Verklaring Openbaring grondig, maar overtuigt niet
Het Bijbelboek Openbaring behoort tot de moeilijkste boeken van de Bijbel. Dat komt omdat het profetie bevat en gevuld is met beelden die behoren tot de tijd waarin de apostel Johannes het schreef, en die teruggaan op het Oude Testament, in het bijzonder Ezechiël en Daniël.

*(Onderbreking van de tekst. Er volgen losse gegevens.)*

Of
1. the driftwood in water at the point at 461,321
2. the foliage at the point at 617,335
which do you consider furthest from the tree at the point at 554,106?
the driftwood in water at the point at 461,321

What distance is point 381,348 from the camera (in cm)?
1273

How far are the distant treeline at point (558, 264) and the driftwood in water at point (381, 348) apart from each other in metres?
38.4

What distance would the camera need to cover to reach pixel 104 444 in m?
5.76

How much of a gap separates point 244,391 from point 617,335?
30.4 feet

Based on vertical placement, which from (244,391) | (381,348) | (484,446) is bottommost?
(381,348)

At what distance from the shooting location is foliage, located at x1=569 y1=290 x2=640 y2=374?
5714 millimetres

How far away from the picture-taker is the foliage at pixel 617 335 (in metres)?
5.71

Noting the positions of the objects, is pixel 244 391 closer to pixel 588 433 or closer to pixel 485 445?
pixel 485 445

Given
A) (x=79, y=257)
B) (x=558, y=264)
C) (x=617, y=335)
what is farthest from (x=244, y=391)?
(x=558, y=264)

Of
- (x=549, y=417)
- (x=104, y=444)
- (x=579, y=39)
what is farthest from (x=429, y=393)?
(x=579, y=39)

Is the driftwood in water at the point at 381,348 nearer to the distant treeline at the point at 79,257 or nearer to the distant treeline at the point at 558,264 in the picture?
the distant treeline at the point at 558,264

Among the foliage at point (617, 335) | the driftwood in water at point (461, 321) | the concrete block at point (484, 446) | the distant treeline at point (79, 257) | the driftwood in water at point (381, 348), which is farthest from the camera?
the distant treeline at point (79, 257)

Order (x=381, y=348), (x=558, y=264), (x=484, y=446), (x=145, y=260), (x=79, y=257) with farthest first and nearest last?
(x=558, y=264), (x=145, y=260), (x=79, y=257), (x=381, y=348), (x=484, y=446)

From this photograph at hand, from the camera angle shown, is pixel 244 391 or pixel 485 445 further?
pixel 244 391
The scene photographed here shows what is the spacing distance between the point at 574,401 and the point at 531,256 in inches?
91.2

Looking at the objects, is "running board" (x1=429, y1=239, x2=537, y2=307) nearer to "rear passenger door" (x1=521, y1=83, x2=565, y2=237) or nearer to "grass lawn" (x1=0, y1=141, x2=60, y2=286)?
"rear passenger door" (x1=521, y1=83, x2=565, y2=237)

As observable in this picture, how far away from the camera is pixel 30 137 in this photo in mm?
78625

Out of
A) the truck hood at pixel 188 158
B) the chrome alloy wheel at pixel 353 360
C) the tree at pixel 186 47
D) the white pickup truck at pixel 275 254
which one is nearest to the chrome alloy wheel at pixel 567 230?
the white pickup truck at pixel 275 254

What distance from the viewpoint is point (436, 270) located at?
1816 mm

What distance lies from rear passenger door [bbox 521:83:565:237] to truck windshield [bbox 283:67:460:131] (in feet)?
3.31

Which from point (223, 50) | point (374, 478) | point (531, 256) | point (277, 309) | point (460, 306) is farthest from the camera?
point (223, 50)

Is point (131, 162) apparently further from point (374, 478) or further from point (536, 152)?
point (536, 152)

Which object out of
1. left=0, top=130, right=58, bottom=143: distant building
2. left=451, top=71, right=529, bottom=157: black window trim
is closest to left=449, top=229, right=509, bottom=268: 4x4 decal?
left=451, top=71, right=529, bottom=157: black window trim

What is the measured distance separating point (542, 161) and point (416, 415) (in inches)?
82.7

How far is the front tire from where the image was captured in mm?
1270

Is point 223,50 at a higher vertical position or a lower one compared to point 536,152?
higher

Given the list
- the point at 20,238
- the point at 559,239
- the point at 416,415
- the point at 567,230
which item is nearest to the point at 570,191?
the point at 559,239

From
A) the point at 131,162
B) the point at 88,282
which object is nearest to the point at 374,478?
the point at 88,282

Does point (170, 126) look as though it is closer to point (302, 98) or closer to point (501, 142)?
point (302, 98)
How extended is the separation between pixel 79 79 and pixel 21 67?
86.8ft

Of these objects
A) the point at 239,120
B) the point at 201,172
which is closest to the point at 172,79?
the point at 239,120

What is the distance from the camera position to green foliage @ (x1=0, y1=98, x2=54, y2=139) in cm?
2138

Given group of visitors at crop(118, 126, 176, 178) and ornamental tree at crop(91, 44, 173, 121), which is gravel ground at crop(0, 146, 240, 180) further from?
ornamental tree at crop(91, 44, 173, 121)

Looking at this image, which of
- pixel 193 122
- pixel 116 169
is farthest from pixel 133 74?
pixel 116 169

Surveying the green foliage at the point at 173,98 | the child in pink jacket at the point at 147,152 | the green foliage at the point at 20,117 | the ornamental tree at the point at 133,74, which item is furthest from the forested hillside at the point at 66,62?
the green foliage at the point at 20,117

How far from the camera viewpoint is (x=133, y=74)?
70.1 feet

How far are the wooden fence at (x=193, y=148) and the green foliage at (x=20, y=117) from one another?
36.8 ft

Terecht verwerpt auteur Gert van de Weerd diverse interpretaties, namelijk dat Openbaring vervuld is in de eerste eeuw of kort daarop, dat het Bijbelboek een tijdloze geestelijke boodschap bevat en dat het leest als profetie over het wel en wee van de kerk door de eeuwen heen. Hij rekent zichzelf tot de stroming die hoofdstuk 4-22 leest als een nog onvervulde toekomst die pas tot vervulling zal komen in de eindtijd. Dit is de futuristische benadering. De eindtijd begint volgens Van de Weerd korte tijd voor de opname van de gemeente van Christus. Die periode ligt nog in de toekomst. Hij erkent dat de eindtijd al wel is begonnen met de eerste komst van Christus, maar brengt toch een beperking aan door deze periode te interpreteren als toekomst.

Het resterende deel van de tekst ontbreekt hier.